Data excerpts:
┏━━
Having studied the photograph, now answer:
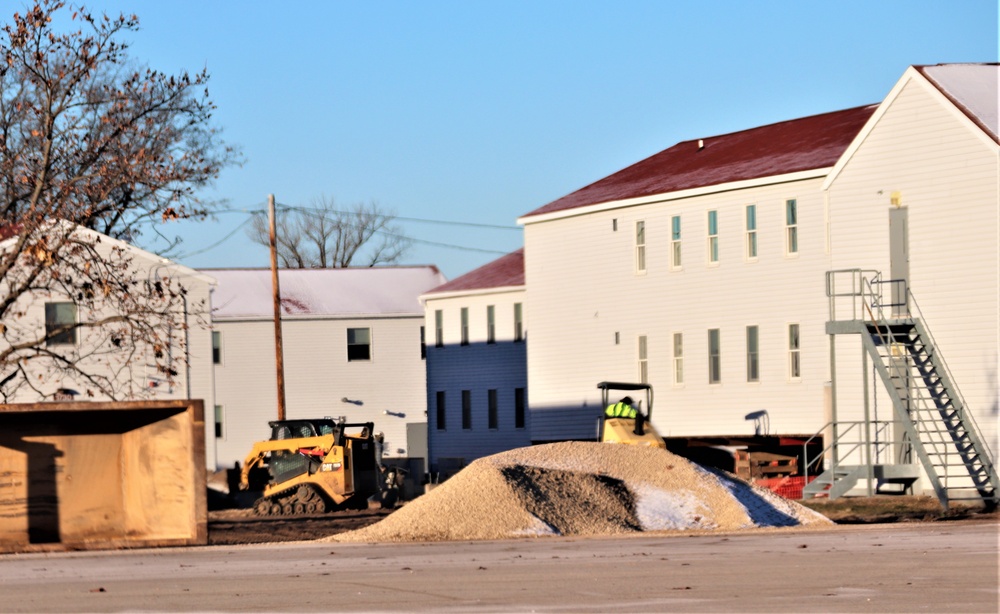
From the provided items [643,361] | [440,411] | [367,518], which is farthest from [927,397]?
[440,411]

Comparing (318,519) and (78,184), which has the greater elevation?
(78,184)

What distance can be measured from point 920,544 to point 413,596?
27.9ft

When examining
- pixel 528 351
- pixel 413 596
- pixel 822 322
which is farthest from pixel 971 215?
pixel 413 596

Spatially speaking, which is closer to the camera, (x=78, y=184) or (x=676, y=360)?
(x=78, y=184)

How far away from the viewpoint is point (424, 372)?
227ft

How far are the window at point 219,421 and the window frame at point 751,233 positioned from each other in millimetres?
28174

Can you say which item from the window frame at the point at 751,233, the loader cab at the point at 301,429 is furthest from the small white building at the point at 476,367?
the loader cab at the point at 301,429

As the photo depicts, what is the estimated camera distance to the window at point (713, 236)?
4528 cm

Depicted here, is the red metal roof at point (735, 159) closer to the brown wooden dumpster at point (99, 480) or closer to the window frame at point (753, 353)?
the window frame at point (753, 353)

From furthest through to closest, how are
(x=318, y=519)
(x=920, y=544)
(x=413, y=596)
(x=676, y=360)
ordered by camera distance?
1. (x=676, y=360)
2. (x=318, y=519)
3. (x=920, y=544)
4. (x=413, y=596)

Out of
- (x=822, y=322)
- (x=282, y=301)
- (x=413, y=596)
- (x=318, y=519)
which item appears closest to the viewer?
(x=413, y=596)

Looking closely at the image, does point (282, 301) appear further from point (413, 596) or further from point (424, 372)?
point (413, 596)

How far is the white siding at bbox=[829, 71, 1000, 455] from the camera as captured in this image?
36375 mm

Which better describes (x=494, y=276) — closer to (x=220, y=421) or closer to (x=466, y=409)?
(x=466, y=409)
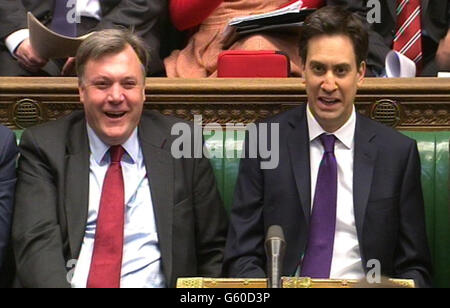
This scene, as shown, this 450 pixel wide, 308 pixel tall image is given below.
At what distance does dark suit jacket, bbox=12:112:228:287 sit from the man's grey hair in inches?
6.3

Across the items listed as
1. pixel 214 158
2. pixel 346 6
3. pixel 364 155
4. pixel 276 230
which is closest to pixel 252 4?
pixel 346 6

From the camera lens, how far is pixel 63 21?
311 cm

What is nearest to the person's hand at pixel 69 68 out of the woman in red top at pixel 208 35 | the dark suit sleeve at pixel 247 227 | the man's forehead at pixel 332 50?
the woman in red top at pixel 208 35

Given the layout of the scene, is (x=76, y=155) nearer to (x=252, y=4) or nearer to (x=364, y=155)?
(x=364, y=155)

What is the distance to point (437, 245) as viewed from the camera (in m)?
2.61

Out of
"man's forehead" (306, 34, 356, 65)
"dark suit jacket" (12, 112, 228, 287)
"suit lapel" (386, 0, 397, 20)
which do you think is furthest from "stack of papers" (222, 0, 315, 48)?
"dark suit jacket" (12, 112, 228, 287)

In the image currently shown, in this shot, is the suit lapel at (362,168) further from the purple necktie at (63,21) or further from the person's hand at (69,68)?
the purple necktie at (63,21)

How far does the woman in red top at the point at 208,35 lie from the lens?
3010mm

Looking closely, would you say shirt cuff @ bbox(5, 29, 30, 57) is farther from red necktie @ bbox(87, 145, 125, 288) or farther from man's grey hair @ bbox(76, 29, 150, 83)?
red necktie @ bbox(87, 145, 125, 288)

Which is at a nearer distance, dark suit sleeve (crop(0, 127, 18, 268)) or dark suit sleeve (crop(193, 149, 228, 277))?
dark suit sleeve (crop(0, 127, 18, 268))

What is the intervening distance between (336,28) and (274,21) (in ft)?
1.67

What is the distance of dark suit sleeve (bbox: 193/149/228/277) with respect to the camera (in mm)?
2432

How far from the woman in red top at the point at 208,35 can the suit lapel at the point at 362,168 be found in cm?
60
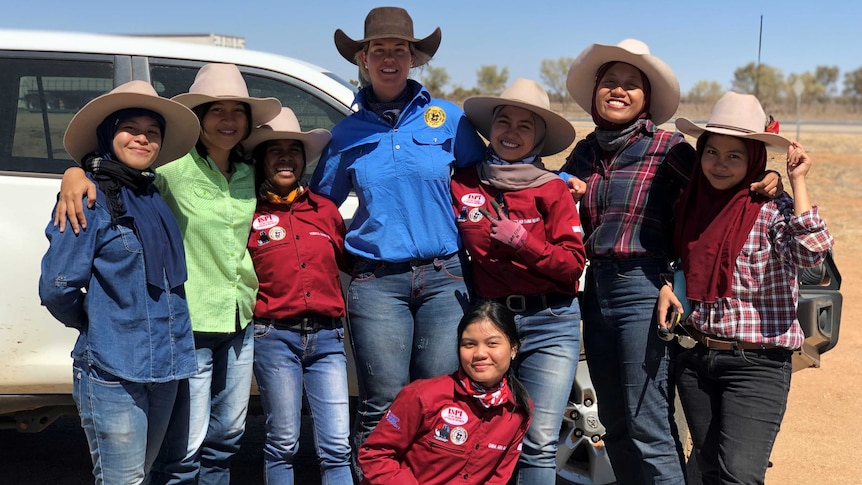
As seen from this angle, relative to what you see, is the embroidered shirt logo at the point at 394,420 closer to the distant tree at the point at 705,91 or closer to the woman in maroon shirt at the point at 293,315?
the woman in maroon shirt at the point at 293,315

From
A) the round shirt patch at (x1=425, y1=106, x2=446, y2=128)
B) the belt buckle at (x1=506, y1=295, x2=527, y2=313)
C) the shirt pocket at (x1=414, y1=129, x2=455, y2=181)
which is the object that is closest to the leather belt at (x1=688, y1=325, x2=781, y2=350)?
the belt buckle at (x1=506, y1=295, x2=527, y2=313)

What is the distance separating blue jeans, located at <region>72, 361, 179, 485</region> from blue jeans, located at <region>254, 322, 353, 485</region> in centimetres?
40

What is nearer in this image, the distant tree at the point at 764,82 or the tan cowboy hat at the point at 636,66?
the tan cowboy hat at the point at 636,66

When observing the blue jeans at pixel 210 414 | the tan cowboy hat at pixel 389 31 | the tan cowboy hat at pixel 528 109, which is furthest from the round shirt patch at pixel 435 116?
the blue jeans at pixel 210 414

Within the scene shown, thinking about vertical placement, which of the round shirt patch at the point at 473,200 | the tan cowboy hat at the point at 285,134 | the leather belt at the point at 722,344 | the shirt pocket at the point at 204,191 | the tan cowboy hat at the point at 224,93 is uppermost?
the tan cowboy hat at the point at 224,93

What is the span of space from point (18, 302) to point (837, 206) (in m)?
13.0

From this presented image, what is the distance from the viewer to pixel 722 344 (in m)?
2.97

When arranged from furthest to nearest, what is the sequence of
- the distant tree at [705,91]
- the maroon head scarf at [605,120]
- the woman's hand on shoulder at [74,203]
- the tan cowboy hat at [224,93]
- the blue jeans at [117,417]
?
the distant tree at [705,91] → the maroon head scarf at [605,120] → the tan cowboy hat at [224,93] → the blue jeans at [117,417] → the woman's hand on shoulder at [74,203]

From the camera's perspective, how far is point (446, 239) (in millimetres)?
3236

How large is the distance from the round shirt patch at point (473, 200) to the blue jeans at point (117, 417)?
120cm

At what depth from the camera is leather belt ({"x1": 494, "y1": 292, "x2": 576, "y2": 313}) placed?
320 centimetres

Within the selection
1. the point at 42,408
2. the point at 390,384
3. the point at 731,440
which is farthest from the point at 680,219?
the point at 42,408

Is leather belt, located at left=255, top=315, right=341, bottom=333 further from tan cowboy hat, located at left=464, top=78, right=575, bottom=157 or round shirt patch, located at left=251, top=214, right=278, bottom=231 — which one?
tan cowboy hat, located at left=464, top=78, right=575, bottom=157

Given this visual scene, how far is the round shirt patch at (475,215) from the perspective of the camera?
320 cm
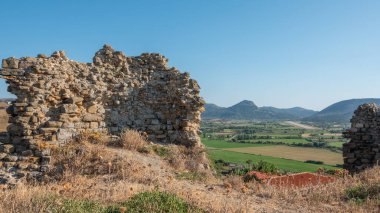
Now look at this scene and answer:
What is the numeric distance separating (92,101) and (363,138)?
945 centimetres

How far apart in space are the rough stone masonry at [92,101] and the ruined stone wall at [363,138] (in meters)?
5.86

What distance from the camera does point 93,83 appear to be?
10859 millimetres

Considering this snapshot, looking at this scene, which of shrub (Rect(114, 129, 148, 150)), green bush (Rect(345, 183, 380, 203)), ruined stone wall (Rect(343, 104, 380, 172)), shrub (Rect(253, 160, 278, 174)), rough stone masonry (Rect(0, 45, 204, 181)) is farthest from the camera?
shrub (Rect(253, 160, 278, 174))

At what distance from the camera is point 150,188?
654 cm

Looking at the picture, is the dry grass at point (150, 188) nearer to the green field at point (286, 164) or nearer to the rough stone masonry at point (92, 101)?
the rough stone masonry at point (92, 101)

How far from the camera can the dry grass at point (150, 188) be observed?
5.33 metres

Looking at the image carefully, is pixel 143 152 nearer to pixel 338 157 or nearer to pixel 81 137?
pixel 81 137

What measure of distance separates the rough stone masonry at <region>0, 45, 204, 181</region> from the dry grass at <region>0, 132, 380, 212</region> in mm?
787

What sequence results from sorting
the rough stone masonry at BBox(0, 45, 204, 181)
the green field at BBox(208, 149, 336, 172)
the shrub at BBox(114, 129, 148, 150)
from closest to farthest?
the rough stone masonry at BBox(0, 45, 204, 181) → the shrub at BBox(114, 129, 148, 150) → the green field at BBox(208, 149, 336, 172)

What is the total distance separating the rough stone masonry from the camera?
351 inches

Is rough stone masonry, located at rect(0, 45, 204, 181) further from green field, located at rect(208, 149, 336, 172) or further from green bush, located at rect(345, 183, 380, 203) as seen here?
green field, located at rect(208, 149, 336, 172)

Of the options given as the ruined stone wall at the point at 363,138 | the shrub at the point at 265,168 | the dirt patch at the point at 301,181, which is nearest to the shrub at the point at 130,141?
the dirt patch at the point at 301,181

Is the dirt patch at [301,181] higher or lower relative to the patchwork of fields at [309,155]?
higher

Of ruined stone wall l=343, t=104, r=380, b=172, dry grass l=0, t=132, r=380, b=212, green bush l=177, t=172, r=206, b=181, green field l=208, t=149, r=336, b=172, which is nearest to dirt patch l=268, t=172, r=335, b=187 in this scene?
dry grass l=0, t=132, r=380, b=212
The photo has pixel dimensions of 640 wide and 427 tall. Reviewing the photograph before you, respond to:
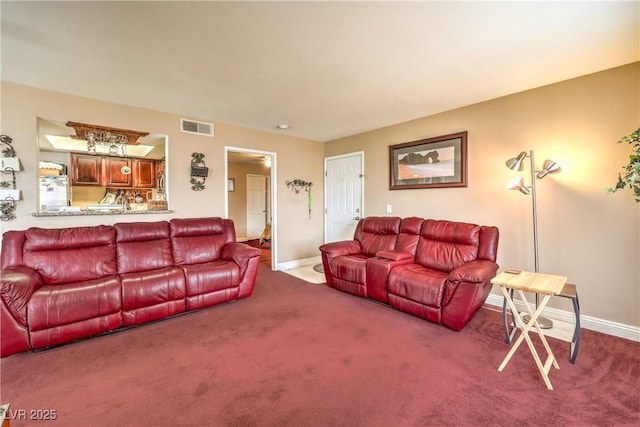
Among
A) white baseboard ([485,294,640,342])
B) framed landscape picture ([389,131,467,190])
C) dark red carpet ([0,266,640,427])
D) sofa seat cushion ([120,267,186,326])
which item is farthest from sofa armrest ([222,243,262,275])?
white baseboard ([485,294,640,342])

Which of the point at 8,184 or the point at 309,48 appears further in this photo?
the point at 8,184

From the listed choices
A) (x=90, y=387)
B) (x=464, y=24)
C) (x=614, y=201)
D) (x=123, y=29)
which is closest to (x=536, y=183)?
(x=614, y=201)

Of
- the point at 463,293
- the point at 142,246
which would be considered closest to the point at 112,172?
the point at 142,246

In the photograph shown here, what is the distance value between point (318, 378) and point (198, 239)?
8.07ft

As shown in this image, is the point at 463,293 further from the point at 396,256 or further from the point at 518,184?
the point at 518,184

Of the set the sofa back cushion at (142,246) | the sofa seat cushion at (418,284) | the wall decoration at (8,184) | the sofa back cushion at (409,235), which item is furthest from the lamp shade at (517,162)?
the wall decoration at (8,184)

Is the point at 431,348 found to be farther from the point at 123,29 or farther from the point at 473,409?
the point at 123,29

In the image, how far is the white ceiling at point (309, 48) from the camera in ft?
5.87

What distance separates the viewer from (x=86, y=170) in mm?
5133

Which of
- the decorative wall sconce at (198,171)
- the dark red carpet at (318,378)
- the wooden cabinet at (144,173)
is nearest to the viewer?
the dark red carpet at (318,378)

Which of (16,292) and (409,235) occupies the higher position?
(409,235)

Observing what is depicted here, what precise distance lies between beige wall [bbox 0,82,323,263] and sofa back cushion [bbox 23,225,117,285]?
0.38m

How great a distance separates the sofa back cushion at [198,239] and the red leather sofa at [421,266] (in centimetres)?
142

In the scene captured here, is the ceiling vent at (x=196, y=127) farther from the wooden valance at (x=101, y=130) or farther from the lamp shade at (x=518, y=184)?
the lamp shade at (x=518, y=184)
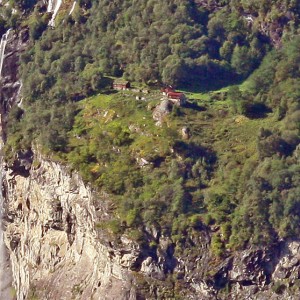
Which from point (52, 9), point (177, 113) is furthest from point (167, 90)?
point (52, 9)

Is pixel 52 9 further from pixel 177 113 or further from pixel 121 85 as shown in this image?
pixel 177 113

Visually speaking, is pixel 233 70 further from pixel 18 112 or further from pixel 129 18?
pixel 18 112

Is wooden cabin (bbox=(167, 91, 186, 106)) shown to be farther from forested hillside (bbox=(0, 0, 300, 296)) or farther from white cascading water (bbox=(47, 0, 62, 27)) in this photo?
white cascading water (bbox=(47, 0, 62, 27))

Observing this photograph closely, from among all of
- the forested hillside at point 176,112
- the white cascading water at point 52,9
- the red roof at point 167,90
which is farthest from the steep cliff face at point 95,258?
the white cascading water at point 52,9

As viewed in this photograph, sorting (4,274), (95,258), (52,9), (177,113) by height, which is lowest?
(4,274)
┗━━
What the exercise asks:
Return the listing from the line with "Given this visual" to the line with "10859 millimetres", both included, copied verbatim. Omit the pictures.

In response:
Given this visual scene, how far is the round shirt patch at (475,215) from the perspective of the camera?
320 cm
Now look at this scene and answer:
What is the numeric distance separating (92,101) and (363,138)?
945 centimetres

How far apart in space are the rough stone masonry at [92,101] and the ruined stone wall at [363,138] (in meters)?
5.86

What distance from the camera does point 93,83 appear to be?
10859 millimetres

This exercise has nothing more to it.